Groggily, I put on my wireless earbuds and listened to the message.
Listen to this:
To love, you must first know yourself as love. Nature itself is a living example of how to love just by being. Take for instance, dung beetles. They eat and nest in dung and by doing so return organic matter to the soil. That’s how they love in their ecosystem.
Earthworms, just by burrowing in the soil, help with aeration, drainage and root growth of plants. Bees, butterflies and birds pollinate while searching for nectar. You have trees purifying the air just by breathing, providing food and habitats for insects, birds, wildlife, microorganisms like lichens and even other plant life like mushrooms, mosses and vines, just by being trees. Even rocks do their part for other lifeforms just by sitting there and being rocks.
And that’s only on land. There’s a whole other section on sea life and fresh water bodies, but it goes on to say:
Most species never take without giving; it’s almost physically impossible to do so. The divine nature of love is revealed in them just for being as they were created to be. That is to say that one cannot love by extinguishing oneself because then it wouldn’t be love, it would be martyrdom. Self-abandonment in the name of love is paradoxical, misguided and unnatural. If love — for oneself and for the other — were truly present, then self-negation would not be.

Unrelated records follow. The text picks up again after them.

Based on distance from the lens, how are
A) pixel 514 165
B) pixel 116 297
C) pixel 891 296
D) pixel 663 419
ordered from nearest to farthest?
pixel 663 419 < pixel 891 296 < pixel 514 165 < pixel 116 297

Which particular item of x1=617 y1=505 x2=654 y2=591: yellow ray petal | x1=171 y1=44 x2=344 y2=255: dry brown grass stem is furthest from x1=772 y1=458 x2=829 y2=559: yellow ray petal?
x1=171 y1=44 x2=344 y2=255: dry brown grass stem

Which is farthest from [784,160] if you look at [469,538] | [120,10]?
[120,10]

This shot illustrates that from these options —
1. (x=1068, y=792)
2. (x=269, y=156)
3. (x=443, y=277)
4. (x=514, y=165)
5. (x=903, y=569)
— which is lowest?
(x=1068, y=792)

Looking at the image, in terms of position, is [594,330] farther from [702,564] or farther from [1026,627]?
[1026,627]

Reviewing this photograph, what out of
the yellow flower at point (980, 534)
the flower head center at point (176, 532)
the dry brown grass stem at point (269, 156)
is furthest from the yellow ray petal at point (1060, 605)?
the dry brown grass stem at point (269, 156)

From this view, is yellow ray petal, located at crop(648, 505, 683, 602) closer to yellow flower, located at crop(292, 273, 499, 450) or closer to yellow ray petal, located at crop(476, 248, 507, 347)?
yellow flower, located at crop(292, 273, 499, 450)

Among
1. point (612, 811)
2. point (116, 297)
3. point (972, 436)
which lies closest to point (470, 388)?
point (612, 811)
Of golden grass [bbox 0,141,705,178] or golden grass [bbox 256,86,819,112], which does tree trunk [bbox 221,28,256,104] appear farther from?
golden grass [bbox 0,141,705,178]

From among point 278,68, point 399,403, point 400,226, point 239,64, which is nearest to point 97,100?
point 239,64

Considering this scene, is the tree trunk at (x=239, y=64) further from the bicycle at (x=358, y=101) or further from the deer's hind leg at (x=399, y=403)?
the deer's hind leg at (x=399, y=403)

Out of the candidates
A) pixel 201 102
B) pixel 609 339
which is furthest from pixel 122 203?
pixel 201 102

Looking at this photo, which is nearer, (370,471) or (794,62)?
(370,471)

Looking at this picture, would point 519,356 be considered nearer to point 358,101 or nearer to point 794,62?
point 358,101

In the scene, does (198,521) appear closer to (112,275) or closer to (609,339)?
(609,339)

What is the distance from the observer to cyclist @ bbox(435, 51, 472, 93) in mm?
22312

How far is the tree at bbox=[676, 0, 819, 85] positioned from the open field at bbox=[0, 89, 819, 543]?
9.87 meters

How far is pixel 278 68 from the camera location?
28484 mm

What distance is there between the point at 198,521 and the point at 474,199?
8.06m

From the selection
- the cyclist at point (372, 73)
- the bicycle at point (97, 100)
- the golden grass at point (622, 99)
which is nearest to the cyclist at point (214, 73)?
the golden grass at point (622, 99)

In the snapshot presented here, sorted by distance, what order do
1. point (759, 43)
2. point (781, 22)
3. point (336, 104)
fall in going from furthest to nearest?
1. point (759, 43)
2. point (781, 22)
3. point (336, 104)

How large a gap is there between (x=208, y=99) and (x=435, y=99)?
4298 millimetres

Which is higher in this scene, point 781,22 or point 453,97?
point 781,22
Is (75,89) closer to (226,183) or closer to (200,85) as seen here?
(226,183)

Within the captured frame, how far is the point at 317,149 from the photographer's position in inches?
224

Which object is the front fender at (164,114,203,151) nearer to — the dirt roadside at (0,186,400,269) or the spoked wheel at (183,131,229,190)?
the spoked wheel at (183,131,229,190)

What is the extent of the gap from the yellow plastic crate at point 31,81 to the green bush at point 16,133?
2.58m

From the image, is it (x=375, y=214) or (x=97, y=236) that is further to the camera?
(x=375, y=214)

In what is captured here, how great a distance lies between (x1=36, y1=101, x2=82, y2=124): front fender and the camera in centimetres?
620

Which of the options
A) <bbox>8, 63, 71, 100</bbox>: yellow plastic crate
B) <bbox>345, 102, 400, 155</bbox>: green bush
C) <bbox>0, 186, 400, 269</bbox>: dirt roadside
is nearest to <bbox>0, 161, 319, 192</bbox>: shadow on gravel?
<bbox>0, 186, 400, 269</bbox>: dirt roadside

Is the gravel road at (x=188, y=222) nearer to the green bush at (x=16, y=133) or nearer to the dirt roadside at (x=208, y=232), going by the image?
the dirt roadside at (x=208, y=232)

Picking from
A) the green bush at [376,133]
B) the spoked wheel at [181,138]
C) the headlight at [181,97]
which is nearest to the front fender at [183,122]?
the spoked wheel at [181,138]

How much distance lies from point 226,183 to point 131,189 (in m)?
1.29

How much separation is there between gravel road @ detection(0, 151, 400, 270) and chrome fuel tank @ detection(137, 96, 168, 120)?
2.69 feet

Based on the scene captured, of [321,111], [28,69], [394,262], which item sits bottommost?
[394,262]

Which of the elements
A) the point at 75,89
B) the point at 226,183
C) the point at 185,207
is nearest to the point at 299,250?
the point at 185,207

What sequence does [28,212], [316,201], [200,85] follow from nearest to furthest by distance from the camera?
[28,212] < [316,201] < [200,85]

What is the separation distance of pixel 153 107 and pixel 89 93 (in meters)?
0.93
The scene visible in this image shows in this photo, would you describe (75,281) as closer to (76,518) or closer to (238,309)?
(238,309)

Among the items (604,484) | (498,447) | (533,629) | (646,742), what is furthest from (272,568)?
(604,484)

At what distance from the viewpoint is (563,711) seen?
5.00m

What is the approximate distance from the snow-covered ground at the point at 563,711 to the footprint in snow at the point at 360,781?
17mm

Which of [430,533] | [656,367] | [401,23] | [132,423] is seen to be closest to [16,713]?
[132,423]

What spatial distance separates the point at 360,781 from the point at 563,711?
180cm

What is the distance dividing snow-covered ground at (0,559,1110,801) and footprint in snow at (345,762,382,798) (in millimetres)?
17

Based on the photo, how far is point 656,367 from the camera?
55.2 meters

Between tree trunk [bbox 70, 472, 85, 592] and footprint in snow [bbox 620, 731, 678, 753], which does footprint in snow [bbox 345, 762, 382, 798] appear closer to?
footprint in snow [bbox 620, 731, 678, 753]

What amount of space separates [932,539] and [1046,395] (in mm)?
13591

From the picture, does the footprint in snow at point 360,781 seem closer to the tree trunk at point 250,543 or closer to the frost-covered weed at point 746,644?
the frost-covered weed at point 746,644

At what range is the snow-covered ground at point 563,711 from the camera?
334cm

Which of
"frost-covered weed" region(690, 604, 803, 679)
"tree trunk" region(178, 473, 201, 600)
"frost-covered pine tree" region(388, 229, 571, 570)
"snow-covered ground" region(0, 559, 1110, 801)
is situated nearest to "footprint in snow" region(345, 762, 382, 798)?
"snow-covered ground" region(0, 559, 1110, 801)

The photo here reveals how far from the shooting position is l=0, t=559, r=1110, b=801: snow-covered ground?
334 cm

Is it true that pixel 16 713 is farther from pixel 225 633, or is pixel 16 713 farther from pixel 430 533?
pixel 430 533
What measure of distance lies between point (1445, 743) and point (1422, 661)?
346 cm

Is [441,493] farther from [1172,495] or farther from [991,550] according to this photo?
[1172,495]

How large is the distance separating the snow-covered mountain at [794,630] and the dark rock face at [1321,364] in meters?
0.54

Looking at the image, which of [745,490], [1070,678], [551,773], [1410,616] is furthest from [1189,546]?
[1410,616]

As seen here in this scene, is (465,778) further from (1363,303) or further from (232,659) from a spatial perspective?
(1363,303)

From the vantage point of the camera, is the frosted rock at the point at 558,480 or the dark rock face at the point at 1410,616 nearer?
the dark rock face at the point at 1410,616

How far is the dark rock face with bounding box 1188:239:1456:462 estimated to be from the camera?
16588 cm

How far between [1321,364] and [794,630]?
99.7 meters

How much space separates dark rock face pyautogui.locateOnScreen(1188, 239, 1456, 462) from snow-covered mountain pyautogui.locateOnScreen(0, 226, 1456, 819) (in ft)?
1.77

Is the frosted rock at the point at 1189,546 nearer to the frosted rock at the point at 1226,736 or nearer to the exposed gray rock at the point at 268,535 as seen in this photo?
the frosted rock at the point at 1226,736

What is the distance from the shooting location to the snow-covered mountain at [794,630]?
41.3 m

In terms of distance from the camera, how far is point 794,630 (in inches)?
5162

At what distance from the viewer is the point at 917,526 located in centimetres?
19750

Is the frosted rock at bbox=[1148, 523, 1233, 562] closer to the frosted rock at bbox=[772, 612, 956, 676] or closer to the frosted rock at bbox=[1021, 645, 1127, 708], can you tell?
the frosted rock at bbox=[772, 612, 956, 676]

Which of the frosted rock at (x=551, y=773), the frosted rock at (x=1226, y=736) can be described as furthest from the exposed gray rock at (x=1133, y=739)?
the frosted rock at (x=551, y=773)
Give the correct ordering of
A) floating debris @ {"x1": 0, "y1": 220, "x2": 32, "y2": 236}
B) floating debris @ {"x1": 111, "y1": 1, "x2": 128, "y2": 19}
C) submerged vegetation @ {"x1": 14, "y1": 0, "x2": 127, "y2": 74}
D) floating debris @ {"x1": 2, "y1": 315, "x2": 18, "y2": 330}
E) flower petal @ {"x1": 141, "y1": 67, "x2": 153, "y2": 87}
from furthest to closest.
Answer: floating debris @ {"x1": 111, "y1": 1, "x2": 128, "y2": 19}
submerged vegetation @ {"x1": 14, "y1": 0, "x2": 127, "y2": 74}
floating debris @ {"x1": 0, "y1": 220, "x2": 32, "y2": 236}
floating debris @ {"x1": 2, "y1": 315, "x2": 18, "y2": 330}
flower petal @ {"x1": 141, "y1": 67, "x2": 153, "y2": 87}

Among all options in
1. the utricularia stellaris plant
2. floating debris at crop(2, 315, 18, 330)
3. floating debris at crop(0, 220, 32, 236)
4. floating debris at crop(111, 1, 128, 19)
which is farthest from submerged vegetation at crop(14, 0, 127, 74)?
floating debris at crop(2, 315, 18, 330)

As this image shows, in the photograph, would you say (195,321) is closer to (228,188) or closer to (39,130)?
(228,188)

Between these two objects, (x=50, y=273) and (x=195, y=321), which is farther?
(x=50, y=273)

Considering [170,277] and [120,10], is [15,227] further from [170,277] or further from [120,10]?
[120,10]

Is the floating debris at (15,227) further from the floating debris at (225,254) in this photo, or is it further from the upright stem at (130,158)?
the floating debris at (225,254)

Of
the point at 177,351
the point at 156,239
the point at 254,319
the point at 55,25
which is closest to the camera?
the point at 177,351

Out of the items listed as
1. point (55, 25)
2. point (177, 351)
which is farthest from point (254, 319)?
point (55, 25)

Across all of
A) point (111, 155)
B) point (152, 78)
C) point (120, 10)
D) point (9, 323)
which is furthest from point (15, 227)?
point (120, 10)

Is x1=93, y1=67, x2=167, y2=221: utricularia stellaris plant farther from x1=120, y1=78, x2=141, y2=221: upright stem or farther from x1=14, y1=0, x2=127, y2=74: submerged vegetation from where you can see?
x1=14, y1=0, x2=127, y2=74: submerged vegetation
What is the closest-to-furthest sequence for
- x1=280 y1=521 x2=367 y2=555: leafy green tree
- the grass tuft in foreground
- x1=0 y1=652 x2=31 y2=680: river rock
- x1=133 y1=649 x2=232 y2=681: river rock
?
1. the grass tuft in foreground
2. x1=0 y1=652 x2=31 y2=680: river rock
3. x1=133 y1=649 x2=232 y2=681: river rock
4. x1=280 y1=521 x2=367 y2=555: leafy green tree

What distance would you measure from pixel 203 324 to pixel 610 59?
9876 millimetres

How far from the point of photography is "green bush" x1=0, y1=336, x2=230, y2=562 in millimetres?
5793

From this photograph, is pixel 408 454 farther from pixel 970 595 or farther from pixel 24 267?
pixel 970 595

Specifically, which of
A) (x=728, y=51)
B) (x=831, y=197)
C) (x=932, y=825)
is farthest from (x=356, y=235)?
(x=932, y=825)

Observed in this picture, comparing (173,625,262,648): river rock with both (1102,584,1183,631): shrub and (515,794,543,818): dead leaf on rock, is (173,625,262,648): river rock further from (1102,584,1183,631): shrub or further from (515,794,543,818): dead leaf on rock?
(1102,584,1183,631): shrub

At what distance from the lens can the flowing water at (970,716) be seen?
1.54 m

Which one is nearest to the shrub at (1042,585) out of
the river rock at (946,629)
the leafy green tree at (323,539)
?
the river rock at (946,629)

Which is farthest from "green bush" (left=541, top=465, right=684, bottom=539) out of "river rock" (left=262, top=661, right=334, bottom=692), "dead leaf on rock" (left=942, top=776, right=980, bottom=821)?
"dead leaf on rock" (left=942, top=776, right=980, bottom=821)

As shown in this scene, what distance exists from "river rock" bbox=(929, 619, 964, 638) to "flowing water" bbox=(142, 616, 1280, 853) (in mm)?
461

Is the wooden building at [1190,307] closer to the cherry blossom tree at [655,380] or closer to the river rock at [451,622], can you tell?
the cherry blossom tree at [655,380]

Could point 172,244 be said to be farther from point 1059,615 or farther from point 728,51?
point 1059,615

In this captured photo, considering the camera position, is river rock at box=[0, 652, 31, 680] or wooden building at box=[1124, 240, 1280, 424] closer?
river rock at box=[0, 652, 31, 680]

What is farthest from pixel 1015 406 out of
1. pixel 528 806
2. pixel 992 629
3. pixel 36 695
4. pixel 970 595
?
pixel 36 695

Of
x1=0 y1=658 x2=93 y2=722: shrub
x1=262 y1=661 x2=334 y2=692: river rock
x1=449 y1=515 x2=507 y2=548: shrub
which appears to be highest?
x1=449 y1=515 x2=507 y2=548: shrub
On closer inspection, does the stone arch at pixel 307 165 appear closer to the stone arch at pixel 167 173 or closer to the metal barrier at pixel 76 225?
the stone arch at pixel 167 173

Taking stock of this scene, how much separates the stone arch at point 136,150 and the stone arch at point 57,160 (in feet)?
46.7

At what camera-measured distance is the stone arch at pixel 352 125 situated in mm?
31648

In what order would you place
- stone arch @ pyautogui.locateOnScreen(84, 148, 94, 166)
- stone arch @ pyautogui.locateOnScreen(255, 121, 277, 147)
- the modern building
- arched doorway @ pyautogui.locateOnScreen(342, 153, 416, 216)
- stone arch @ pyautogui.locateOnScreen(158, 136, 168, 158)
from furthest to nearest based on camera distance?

The two cannot co-exist.
That’s from The Path of A Sufi Seeker. Does that make sense to you?
I thought about it for a moment and then replayed the message. I hadn’t heard it all that well over the noise of the party… which was now oddly quiet… I paused the message, took out my earphones and listened. Were they dispersing already? These things usually kept going till at least three in the morning. When I didn’t hear footsteps, I concluded that they were probably just looking for a new playlist and unpaused the message.
Too late, I realised, with shock and horror, that I was actually broadcasting my voice notes over the Bluetooth speaker in Jill’s room.